SUPPLIED PASSAGE:
*** Block opens ***
There’s no joke here, though all the elements are pretty much there. The Catholic and the Atheist come to know each other Biblically, or, Biologically if you prefer. Over the course of two years, two children pop out. Cute little half-breeds – Atheist/Catholic, Atholics-Catheists, a veritable yin-yang of contradictions and belief, existing harmoniously. The Atheist agrees the children will be raised Catholic. The Catholic agrees that the children will be given the choice of whether to stick to the faith.

The Atholic-Catheists grow up. They experiment with their beliefs. They question. They exist in a pleasant between that constantly shifts.

And then, the Catholic gets sick and dies.

And that’s where we are now.

Incase any of you aren’t very good at guessing, I was one such Atholic-Catheist, my father the devout Athiest, and my mother the sceptical Catholic. And this post is about my very personal relationship with God and the Atheists. (There’s a band-name in there)

When people ask me now a-days how I would define my belief, I am usually quite unwilling to respond. My reasoning for this is that I have a deep-seated fear of fundamentalists on either side of the spectrum. Perhaps the advantage of being raised by a lukewarm Catholic and an Atheist who enjoys Church music, is that I never had to pick a side, because there was always a middle ground.

I am suspicious of anyone who is 100% certain of anything because, as Obi-Wan put it, only Siths deal in absolutes. And because I’m a John Mill girl, personally, and I believe that we should be willing to question everything. Blind faith, in whatever form, is utterly abhorrent to me, and it makes my flesh crawl.

Until recently however, it wasn’t something I paid much mind too. Depending on the company, I defined myself differently, willing to play Devil’s Advocate and challenge conceptions. Since the loss of my mother however, I have learnt to keep a tight lid on my spiritual beliefs. And this is because of the ugly habit fundamentals have of attempting to use my grief and bereavement as a recruitment tool. I don’t know, maybe they get a ‘Faith-Miles’ for every person they convert.
*** Block closes ***
RECORDED INFORMATION:
*** Block opens ***
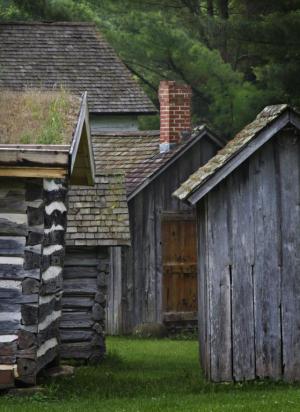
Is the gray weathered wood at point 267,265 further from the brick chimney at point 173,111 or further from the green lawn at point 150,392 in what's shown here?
the brick chimney at point 173,111

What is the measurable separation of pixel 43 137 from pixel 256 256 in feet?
10.4

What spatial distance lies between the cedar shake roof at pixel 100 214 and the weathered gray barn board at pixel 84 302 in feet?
1.21

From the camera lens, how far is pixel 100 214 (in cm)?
1952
*** Block closes ***
WHAT THIS TASK INVOLVES:
Using the passage on the Catholic and the Atheist, answer each of these questions:
1. What did the Atheist agree to regarding the children's upbringing?
2. Who is cited for the remark that only Siths deal in absolutes?
3. Since the loss of the mother, what has the writer learned to do with spiritual beliefs?

SOLUTION TO THIS PROBLEM:
1. The Atheist agreed that the children would be raised Catholic.
2. Obi-Wan.
3. The writer has learned to keep a tight lid on them.